For the company, growth in revenue is expected to be driven by its US operations, likely to grow about 20 per cent. Growth of only 7.1 per cent in the US market in the March quarter, as well as one-offs and cross-currency headwinds, had led to lower than expected numbers.
Analysts at HSBC believe the FY16 estimate is realistic; they maintain a ‘buy’ rating on the stock, with a revised target price of Rs 925. Other brokerage firms such as Reliance Securities, Antique Stock Broking, IDFC Securities and Prabhudas Lilladher have higher target prices — up to Rs 1,186.
Glenmark filed 18 abbreviated new drug applications in FY15. Of the 95 product launches in the US, 70 are pending approvals (including 33 Para IV). Analysts at Reliance Securities foresee a smart recovery (26 per cent compounded annual growth over FY15-17) in the US, led by a pick-up in approvals and launches. The potential launches of dermatology product Azelaic acid (size $95 million), ortho ($450 million), cholesterol-lowering drug Welchol ($420 million) and Zetia ($1.7 billion) paint a healthy outlook in the US in the medium term, say analysts. The Company will launch Zetia and Azelaic acid on an exclusivity basis and analysts expect at least one of the two to be launched by December 2016. Besides, the company’s focus on complex injectables (six pending approvals), oral-contraceptives (13) and dermatology (eight) is a positive.
The company is growing well in Europe and Latin America (combined contribution about 24 per cent to revenue). In the March quarter, these growth figures stood at 26 per cent and 75 per cent, respectively. Rest-of-the-world sales (12-13 per cent of revenue), however, fell — 36 per cent in the March quarter and 18 per cent in FY15. Primarily, this was because Russia was hit by a weak currency and subdued business environment. Nevertheless, new products have been lined up for this market, too.
Analysts at IDFC Securities say with multiple data points expected from six ‘first in class’ clinical candidates through the next 18 months, Glenmark could generate significant licensing revenue. Successful progression of even one of these could put it in a higher growth orbit in the medium term. The company plans to utilise proceeds from the Temasek stake sale ($152 million) to reduce debt. The company’s net debt stands at $484 million.
Mahida expects further improvement on this front, with Zetia’s launch-on-exclusivity, which is expected to lead to cash flow of about $150 million.

Exercise requirements: Rewrite the Glenmark passage between "For the company, growth" and "than expected numbers.", inclusive, changing "revenue" to "sales". Rely only on the Glenmark passage.

Available data:

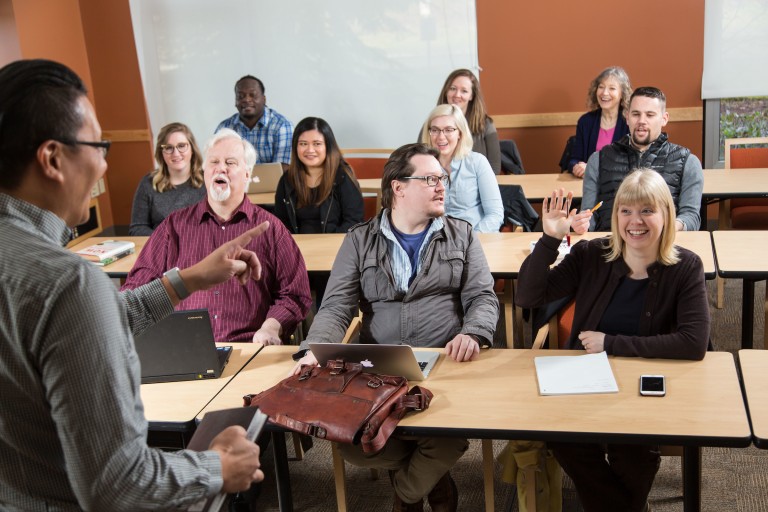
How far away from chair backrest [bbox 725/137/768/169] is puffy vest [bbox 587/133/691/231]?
1.06 meters

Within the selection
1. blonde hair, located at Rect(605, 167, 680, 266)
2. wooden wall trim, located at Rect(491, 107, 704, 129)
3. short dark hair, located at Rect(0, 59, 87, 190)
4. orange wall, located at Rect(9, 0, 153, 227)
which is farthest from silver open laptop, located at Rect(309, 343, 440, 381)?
orange wall, located at Rect(9, 0, 153, 227)

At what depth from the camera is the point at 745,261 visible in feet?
10.8

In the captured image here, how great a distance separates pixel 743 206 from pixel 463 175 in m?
1.94

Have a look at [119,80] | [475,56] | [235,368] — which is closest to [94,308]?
[235,368]

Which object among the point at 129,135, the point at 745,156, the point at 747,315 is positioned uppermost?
the point at 129,135

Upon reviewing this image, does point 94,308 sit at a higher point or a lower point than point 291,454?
higher

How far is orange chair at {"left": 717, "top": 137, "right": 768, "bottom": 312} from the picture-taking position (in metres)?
4.88

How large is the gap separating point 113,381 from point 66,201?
0.31m

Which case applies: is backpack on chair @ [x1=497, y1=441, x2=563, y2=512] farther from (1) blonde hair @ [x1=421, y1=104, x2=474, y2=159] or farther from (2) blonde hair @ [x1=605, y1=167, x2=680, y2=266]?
(1) blonde hair @ [x1=421, y1=104, x2=474, y2=159]

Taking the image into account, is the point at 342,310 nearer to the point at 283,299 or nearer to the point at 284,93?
the point at 283,299

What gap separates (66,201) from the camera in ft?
4.29

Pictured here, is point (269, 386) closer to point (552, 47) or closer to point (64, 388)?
point (64, 388)

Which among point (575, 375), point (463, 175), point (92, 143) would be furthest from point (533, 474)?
point (463, 175)

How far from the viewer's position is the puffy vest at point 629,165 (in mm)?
4184
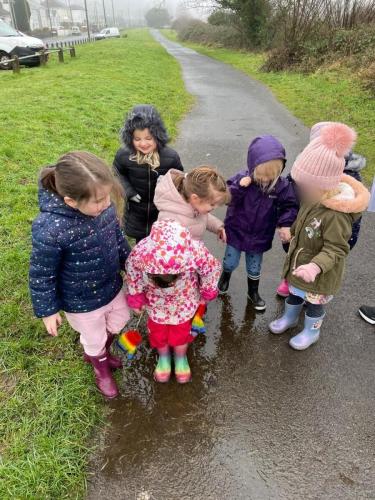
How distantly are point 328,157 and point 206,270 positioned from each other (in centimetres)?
93

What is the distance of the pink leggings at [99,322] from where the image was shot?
2293 mm

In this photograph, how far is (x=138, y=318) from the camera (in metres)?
3.12

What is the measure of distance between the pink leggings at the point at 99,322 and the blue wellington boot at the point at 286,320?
118 cm

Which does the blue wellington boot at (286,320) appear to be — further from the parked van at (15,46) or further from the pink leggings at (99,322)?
the parked van at (15,46)

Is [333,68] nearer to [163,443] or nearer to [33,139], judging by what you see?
[33,139]

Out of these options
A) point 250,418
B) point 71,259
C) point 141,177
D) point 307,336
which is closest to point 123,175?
point 141,177

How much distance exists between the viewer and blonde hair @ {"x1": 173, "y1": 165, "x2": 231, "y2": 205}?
7.18ft

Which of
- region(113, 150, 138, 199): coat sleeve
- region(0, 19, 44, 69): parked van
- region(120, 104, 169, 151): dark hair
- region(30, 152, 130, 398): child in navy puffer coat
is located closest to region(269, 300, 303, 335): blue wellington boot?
region(30, 152, 130, 398): child in navy puffer coat

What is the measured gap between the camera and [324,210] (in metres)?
2.34

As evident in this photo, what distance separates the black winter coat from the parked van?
46.7 ft

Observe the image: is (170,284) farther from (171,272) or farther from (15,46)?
(15,46)

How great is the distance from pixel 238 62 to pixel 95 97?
42.2 feet

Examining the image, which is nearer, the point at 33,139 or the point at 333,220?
the point at 333,220

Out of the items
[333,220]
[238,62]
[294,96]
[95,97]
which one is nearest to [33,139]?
[95,97]
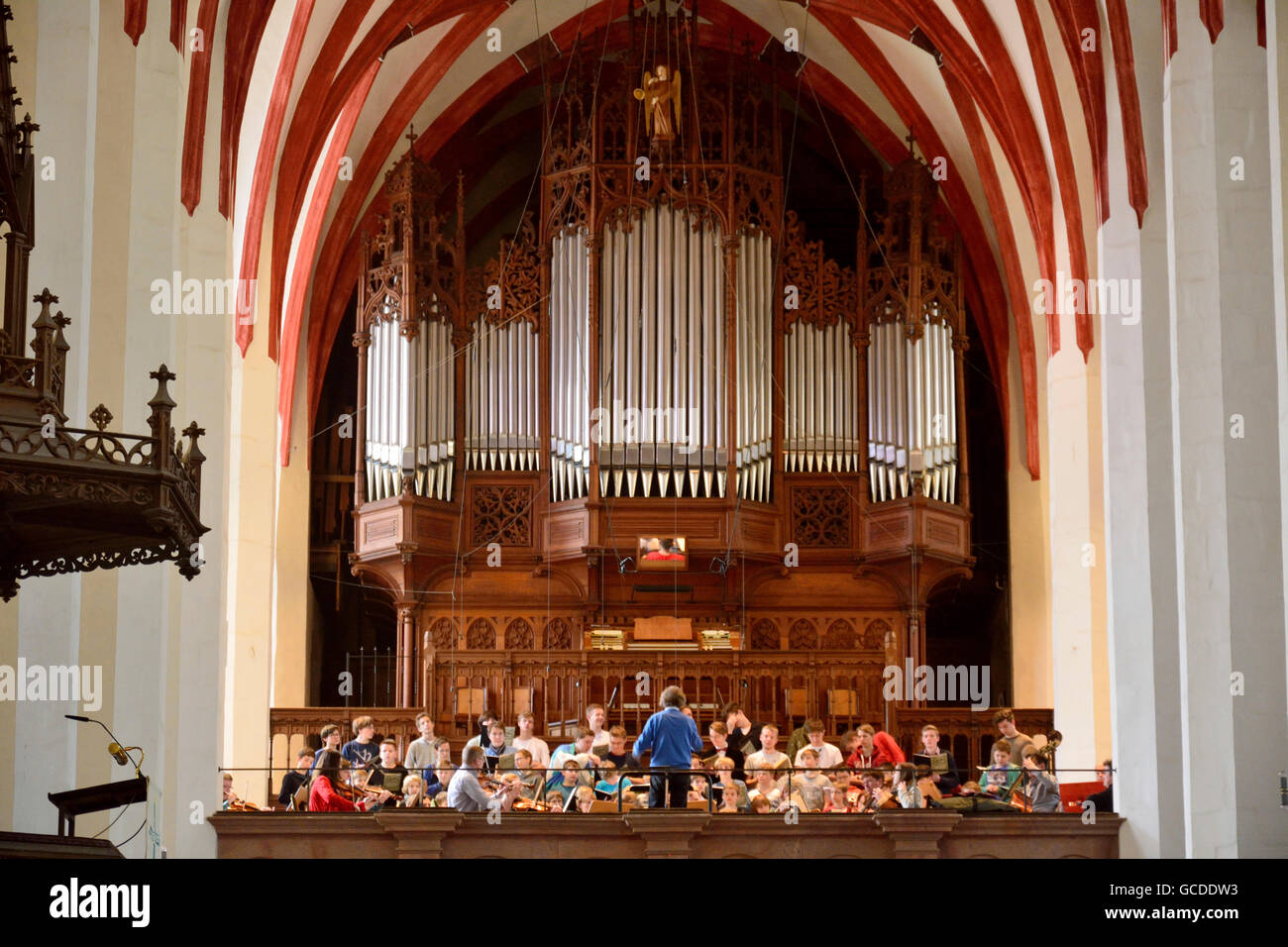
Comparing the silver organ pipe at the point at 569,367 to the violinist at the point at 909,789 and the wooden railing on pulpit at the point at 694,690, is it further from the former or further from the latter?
the violinist at the point at 909,789

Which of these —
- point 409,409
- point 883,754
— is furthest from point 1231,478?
point 409,409

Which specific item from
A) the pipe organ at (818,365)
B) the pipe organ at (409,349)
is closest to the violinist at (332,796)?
the pipe organ at (409,349)

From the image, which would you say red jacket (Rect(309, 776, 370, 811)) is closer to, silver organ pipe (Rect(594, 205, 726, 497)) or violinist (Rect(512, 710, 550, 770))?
violinist (Rect(512, 710, 550, 770))

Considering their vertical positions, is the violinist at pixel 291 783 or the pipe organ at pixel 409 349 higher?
the pipe organ at pixel 409 349

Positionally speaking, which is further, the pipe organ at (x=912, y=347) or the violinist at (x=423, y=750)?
the pipe organ at (x=912, y=347)

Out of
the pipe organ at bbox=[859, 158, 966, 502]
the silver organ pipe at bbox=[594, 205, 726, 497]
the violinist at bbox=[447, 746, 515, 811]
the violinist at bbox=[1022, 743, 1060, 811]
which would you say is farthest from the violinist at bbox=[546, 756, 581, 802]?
the pipe organ at bbox=[859, 158, 966, 502]

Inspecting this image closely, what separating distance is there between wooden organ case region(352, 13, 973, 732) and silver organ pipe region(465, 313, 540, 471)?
0.02 m

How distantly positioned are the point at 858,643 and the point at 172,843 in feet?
29.4

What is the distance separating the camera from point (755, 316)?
72.2 feet

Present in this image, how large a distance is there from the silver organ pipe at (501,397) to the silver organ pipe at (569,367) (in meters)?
0.26

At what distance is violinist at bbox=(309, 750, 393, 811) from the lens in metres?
16.2

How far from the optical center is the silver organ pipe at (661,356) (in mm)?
21375

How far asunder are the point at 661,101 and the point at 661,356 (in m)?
2.78
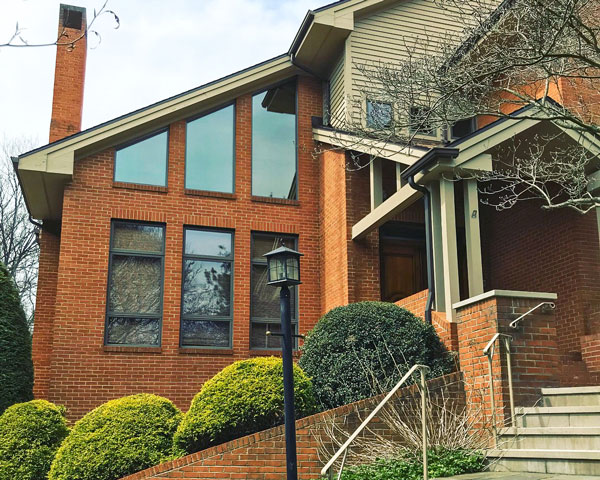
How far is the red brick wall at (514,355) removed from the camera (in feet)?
25.6

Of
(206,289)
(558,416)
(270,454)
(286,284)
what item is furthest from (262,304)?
(558,416)

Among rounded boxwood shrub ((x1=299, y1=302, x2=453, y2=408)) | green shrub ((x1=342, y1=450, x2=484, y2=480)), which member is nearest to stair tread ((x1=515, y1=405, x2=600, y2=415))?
green shrub ((x1=342, y1=450, x2=484, y2=480))

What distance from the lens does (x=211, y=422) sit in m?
8.23

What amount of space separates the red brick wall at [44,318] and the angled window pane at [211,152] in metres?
3.17

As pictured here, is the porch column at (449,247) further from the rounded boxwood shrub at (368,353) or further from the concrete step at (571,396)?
the concrete step at (571,396)

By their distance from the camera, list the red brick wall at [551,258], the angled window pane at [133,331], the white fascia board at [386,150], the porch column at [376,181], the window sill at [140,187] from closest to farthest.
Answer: the white fascia board at [386,150] < the red brick wall at [551,258] < the porch column at [376,181] < the angled window pane at [133,331] < the window sill at [140,187]

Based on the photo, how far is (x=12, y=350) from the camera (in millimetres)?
10867

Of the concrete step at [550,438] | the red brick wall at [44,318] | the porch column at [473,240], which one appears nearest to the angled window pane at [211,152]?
the red brick wall at [44,318]

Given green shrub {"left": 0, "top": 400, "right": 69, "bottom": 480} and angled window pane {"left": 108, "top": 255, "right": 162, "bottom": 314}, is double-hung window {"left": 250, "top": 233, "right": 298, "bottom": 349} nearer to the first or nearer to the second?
angled window pane {"left": 108, "top": 255, "right": 162, "bottom": 314}

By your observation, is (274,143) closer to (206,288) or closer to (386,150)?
(206,288)

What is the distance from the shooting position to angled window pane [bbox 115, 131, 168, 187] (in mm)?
13172

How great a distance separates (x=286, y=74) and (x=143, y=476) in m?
8.93

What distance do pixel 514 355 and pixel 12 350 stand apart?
7439 mm

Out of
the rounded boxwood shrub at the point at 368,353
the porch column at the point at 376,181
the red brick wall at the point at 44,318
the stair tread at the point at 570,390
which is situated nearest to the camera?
the stair tread at the point at 570,390
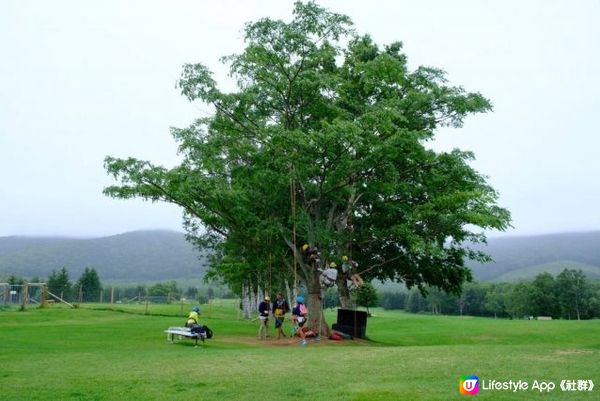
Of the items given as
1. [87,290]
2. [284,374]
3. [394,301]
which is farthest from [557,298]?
[284,374]

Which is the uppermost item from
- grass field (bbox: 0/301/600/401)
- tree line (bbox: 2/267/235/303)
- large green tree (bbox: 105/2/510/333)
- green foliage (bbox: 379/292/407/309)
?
large green tree (bbox: 105/2/510/333)

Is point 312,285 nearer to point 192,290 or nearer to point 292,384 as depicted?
point 292,384

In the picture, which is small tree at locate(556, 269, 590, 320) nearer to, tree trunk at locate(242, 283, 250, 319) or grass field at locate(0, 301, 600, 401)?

Response below:
For the company, growth in sales is expected to be driven by its US operations, likely to grow about 20 per cent. Growth of only 7.1 per cent in the US market in the March quarter, as well as one-offs and cross-currency headwinds, had led to lower than expected numbers.